Labour leader Sir Keir starmer and shadow chancellor Rachel Reeves met with private equity chiefs to discuss the future of investment in an industry that they intend to target with a £440mn raid on tax.
Starmer and Reeves are conducting a charm campaign with senior executives of investment groups such as Blackstone and Advent International in the US and Brookfield Asset Management in Canada, according to sources familiar with the situation.
The Labor pair used these meetings to discuss the role private capital plays in boosting the economy and financing the energy transformation. Starmer stated in a November speech that private capital would be a game-changer for the UK’s economy.
If it wins power, the UK’s major opposition party will also change the taxation of dealmakers in buyout groups.
Reeves announced two years ago she would close a loophole that private equity executives used to reduce their tax on the share of profits they paid, also known as carried interests or carry.
Labour spokesperson stated on Monday that the policy will be included in the election manifesto to be drafted later this year. She said, “We will close the loophole of carried interest for private equity fund manager,” The party estimates that the change will raise PS440mn per year for the exchequer.
Carry interest is the amount of money that buyout executives get from their fund’s successful investments. These payments are classified as capital gains rather than income and are therefore taxed at a rate of 28 percent, instead of the top 45 percent income tax rate most dealmakers pay.
A person who was involved in the discussion said that the industry accepted it was unrealistic to hope for no changes to the carried interest tax during the Labour administration, but expressed the hope that “reforming the CGT treatment rather than eliminating it was a way to go”.

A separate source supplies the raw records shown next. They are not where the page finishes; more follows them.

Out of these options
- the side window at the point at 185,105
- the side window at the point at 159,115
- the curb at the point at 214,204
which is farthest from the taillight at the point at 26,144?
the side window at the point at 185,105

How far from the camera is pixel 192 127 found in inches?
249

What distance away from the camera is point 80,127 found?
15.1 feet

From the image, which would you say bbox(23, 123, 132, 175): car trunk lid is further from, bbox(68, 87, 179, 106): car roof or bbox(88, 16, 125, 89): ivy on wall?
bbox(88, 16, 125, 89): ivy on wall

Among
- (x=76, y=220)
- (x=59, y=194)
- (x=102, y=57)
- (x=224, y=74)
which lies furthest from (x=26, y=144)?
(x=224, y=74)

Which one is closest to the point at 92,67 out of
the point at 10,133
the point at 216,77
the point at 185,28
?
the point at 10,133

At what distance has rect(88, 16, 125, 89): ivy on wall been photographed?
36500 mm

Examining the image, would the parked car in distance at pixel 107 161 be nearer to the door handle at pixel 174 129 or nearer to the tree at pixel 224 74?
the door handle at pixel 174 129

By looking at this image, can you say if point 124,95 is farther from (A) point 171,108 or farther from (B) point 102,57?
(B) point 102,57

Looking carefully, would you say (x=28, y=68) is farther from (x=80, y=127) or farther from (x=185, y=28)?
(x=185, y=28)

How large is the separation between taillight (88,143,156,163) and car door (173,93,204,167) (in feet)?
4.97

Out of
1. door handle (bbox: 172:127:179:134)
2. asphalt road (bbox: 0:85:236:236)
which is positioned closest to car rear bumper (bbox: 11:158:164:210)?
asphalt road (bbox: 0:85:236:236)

Starmer’s choice to court this small, but powerful group private-equity executives represents the latest attempt by the leader to reinvent Labour as a business-friendly party in contrast to his “hard-left” predecessor Jeremy Corbyn.
Starmer, the successor to Corbyn in 2020, alarmed UK business leaders by his promises to nationalise major industries, increase corporation tax sharply and seize £300bn in shares of listed companies in a decade.
Starmer, who is aiming to bring the party closer to the center of the political spectrum in the wake of the upcoming general elections next year has increased his engagement with the business community.
According to party officials, Reeves and he have met over 1,000 business leaders during the last three years. In January, the two men met with senior executives of some of Wall Street’s largest investment banks. These included Goldman Sachs JPMorgan Chase Morgan Stanley.
Private equity executives praised Starmer for his willingness to engage the industry, and claimed that Labour was more proactive than Conservatives.
Reeves had previously accused private equity of not paying enough taxes and of stripping assets from companies such as HMV or Maplin. Both of these went into administration.
Michael Moore, Chief Executive of the British Private Equity and Venture Capital Association, said: “While certain aspects can be uncomfortable, the good thing for us is that Labour, in just 18 months, has moved from calling us ‘asset-strippers’, to engaging us openly on how this industry contributes growth to the economy.
Labour’s outreach also acknowledges the growing influence of buyout groups after a decade long acquisition spree. This included stakes in supermarket chain Asda, Morrisons, and Chelsea Football Club. In response to the heightened interest in private equity, UK companies such as THG and Network International Holdings (credit card processor) are currently in takeover discussions with private equity.
According to the BVCA, companies backed by venture capital and private equity groups employ over 2 million people in the UK.